▶ **WORK REQUIRED**
Every line below should be repeated exactly.

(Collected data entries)
______
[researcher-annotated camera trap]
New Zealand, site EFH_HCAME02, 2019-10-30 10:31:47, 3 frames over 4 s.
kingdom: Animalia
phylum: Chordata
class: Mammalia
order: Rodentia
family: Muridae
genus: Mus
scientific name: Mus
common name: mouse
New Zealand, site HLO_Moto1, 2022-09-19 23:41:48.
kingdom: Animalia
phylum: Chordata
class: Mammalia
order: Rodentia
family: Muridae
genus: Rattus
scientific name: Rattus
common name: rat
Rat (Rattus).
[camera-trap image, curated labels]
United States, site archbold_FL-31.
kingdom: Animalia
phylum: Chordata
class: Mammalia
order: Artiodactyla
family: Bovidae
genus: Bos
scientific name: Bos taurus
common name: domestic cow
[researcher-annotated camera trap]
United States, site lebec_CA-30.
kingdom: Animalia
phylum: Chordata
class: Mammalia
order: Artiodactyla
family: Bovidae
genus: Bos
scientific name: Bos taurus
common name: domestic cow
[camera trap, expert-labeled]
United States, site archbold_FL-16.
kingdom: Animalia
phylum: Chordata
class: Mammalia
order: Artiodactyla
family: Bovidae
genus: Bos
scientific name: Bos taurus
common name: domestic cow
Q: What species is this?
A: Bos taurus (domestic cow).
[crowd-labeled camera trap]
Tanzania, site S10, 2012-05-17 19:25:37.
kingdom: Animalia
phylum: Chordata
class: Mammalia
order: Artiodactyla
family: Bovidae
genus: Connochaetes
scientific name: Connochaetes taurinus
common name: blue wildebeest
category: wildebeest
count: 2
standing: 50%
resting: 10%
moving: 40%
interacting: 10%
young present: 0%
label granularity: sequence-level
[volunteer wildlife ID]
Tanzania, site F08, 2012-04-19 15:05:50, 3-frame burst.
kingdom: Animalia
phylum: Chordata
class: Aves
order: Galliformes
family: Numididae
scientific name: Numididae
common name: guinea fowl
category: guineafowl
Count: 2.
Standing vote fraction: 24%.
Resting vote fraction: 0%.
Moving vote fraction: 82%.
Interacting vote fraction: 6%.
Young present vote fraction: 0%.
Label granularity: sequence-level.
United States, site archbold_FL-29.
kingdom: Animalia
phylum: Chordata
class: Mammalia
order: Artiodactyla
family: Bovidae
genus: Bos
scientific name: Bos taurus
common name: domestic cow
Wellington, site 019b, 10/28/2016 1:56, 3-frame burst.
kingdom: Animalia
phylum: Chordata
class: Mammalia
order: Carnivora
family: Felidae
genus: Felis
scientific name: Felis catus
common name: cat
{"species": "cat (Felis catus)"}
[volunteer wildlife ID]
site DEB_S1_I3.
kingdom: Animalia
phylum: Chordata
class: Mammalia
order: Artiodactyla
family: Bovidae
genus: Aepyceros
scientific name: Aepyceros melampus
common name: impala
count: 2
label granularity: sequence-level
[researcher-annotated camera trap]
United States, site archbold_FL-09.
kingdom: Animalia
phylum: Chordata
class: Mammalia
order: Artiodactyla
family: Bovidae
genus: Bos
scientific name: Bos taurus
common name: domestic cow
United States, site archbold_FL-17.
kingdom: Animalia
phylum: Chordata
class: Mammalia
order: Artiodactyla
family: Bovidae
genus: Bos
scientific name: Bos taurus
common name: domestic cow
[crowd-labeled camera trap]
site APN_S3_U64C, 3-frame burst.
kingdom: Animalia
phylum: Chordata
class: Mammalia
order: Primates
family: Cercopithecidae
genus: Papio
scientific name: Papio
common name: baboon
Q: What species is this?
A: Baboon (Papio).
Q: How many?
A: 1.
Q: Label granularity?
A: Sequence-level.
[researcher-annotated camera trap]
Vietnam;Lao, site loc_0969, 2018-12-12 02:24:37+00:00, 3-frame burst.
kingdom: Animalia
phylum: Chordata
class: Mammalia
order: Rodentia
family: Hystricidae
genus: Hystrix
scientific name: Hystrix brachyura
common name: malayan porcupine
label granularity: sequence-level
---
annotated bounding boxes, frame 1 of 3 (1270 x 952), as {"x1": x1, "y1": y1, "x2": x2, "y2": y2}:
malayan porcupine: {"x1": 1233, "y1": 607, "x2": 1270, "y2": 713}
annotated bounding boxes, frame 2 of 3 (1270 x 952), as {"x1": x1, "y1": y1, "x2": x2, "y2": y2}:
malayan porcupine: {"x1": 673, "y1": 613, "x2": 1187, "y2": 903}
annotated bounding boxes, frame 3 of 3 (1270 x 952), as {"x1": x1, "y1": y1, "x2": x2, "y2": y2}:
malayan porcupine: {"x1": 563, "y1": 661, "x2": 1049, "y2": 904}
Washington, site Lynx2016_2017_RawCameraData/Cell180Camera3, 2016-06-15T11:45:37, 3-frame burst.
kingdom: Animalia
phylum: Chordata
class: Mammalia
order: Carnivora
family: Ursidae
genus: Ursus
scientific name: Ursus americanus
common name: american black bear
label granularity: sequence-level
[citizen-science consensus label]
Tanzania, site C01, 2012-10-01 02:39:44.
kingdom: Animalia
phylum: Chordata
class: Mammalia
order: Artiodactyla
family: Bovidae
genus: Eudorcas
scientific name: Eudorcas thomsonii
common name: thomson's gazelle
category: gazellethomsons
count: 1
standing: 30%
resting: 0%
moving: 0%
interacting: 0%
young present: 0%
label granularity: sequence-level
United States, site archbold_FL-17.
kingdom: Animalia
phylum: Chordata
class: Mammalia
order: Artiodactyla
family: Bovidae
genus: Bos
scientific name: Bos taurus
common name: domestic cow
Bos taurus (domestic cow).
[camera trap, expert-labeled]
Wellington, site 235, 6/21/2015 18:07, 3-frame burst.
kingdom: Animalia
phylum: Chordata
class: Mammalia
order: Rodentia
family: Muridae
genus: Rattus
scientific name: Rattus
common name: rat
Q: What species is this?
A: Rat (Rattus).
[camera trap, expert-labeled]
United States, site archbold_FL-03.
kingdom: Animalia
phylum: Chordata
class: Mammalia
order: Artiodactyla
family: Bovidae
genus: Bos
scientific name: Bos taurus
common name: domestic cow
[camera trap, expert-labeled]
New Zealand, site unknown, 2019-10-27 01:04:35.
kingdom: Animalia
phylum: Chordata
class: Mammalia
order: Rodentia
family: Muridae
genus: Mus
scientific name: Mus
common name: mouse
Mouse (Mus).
______
▶ **EXERCISE SOLUTION**
[researcher-annotated camera trap]
New Zealand, site EFH_HCAME02, 2019-10-30 10:31:47, 3 frames over 4 s.
kingdom: Animalia
phylum: Chordata
class: Mammalia
order: Rodentia
family: Muridae
genus: Mus
scientific name: Mus
common name: mouse
New Zealand, site HLO_Moto1, 2022-09-19 23:41:48.
kingdom: Animalia
phylum: Chordata
class: Mammalia
order: Rodentia
family: Muridae
genus: Rattus
scientific name: Rattus
common name: rat
Rat (Rattus).
[camera-trap image, curated labels]
United States, site archbold_FL-31.
kingdom: Animalia
phylum: Chordata
class: Mammalia
order: Artiodactyla
family: Bovidae
genus: Bos
scientific name: Bos taurus
common name: domestic cow
[researcher-annotated camera trap]
United States, site lebec_CA-30.
kingdom: Animalia
phylum: Chordata
class: Mammalia
order: Artiodactyla
family: Bovidae
genus: Bos
scientific name: Bos taurus
common name: domestic cow
[camera trap, expert-labeled]
United States, site archbold_FL-16.
kingdom: Animalia
phylum: Chordata
class: Mammalia
order: Artiodactyla
family: Bovidae
genus: Bos
scientific name: Bos taurus
common name: domestic cow
Q: What species is this?
A: Bos taurus (domestic cow).
[crowd-labeled camera trap]
Tanzania, site S10, 2012-05-17 19:25:37.
kingdom: Animalia
phylum: Chordata
class: Mammalia
order: Artiodactyla
family: Bovidae
genus: Connochaetes
scientific name: Connochaetes taurinus
common name: blue wildebeest
category: wildebeest
count: 2
standing: 50%
resting: 10%
moving: 40%
interacting: 10%
young present: 0%
label granularity: sequence-level
[volunteer wildlife ID]
Tanzania, site F08, 2012-04-19 15:05:50, 3-frame burst.
kingdom: Animalia
phylum: Chordata
class: Aves
order: Galliformes
family: Numididae
scientific name: Numididae
common name: guinea fowl
category: guineafowl
Count: 2.
Standing vote fraction: 24%.
Resting vote fraction: 0%.
Moving vote fraction: 82%.
Interacting vote fraction: 6%.
Young present vote fraction: 0%.
Label granularity: sequence-level.
United States, site archbold_FL-29.
kingdom: Animalia
phylum: Chordata
class: Mammalia
order: Artiodactyla
family: Bovidae
genus: Bos
scientific name: Bos taurus
common name: domestic cow
Wellington, site 019b, 10/28/2016 1:56, 3-frame burst.
kingdom: Animalia
phylum: Chordata
class: Mammalia
order: Carnivora
family: Felidae
genus: Felis
scientific name: Felis catus
common name: cat
{"species": "cat (Felis catus)"}
[volunteer wildlife ID]
site DEB_S1_I3.
kingdom: Animalia
phylum: Chordata
class: Mammalia
order: Artiodactyla
family: Bovidae
genus: Aepyceros
scientific name: Aepyceros melampus
common name: impala
count: 2
label granularity: sequence-level
[researcher-annotated camera trap]
United States, site archbold_FL-09.
kingdom: Animalia
phylum: Chordata
class: Mammalia
order: Artiodactyla
family: Bovidae
genus: Bos
scientific name: Bos taurus
common name: domestic cow
United States, site archbold_FL-17.
kingdom: Animalia
phylum: Chordata
class: Mammalia
order: Artiodactyla
family: Bovidae
genus: Bos
scientific name: Bos taurus
common name: domestic cow
[crowd-labeled camera trap]
site APN_S3_U64C, 3-frame burst.
kingdom: Animalia
phylum: Chordata
class: Mammalia
order: Primates
family: Cercopithecidae
genus: Papio
scientific name: Papio
common name: baboon
Q: What species is this?
A: Baboon (Papio).
Q: How many?
A: 1.
Q: Label granularity?
A: Sequence-level.
[researcher-annotated camera trap]
Vietnam;Lao, site loc_0969, 2018-12-12 02:24:37+00:00, 3-frame burst.
kingdom: Animalia
phylum: Chordata
class: Mammalia
order: Rodentia
family: Hystricidae
genus: Hystrix
scientific name: Hystrix brachyura
common name: malayan porcupine
label granularity: sequence-level
---
annotated bounding boxes, frame 1 of 3 (1270 x 952), as {"x1": x1, "y1": y1, "x2": x2, "y2": y2}:
malayan porcupine: {"x1": 1233, "y1": 607, "x2": 1270, "y2": 713}
annotated bounding boxes, frame 2 of 3 (1270 x 952), as {"x1": x1, "y1": y1, "x2": x2, "y2": y2}:
malayan porcupine: {"x1": 673, "y1": 613, "x2": 1187, "y2": 903}
annotated bounding boxes, frame 3 of 3 (1270 x 952), as {"x1": x1, "y1": y1, "x2": x2, "y2": y2}:
malayan porcupine: {"x1": 563, "y1": 661, "x2": 1049, "y2": 904}
Washington, site Lynx2016_2017_RawCameraData/Cell180Camera3, 2016-06-15T11:45:37, 3-frame burst.
kingdom: Animalia
phylum: Chordata
class: Mammalia
order: Carnivora
family: Ursidae
genus: Ursus
scientific name: Ursus americanus
common name: american black bear
label granularity: sequence-level
[citizen-science consensus label]
Tanzania, site C01, 2012-10-01 02:39:44.
kingdom: Animalia
phylum: Chordata
class: Mammalia
order: Artiodactyla
family: Bovidae
genus: Eudorcas
scientific name: Eudorcas thomsonii
common name: thomson's gazelle
category: gazellethomsons
count: 1
standing: 30%
resting: 0%
moving: 0%
interacting: 0%
young present: 0%
label granularity: sequence-level
United States, site archbold_FL-17.
kingdom: Animalia
phylum: Chordata
class: Mammalia
order: Artiodactyla
family: Bovidae
genus: Bos
scientific name: Bos taurus
common name: domestic cow
Bos taurus (domestic cow).
[camera trap, expert-labeled]
Wellington, site 235, 6/21/2015 18:07, 3-frame burst.
kingdom: Animalia
phylum: Chordata
class: Mammalia
order: Rodentia
family: Muridae
genus: Rattus
scientific name: Rattus
common name: rat
Q: What species is this?
A: Rat (Rattus).
[camera trap, expert-labeled]
United States, site archbold_FL-03.
kingdom: Animalia
phylum: Chordata
class: Mammalia
order: Artiodactyla
family: Bovidae
genus: Bos
scientific name: Bos taurus
common name: domestic cow
[camera trap, expert-labeled]
New Zealand, site unknown, 2019-10-27 01:04:35.
kingdom: Animalia
phylum: Chordata
class: Mammalia
order: Rodentia
family: Muridae
genus: Mus
scientific name: Mus
common name: mouse
Mouse (Mus).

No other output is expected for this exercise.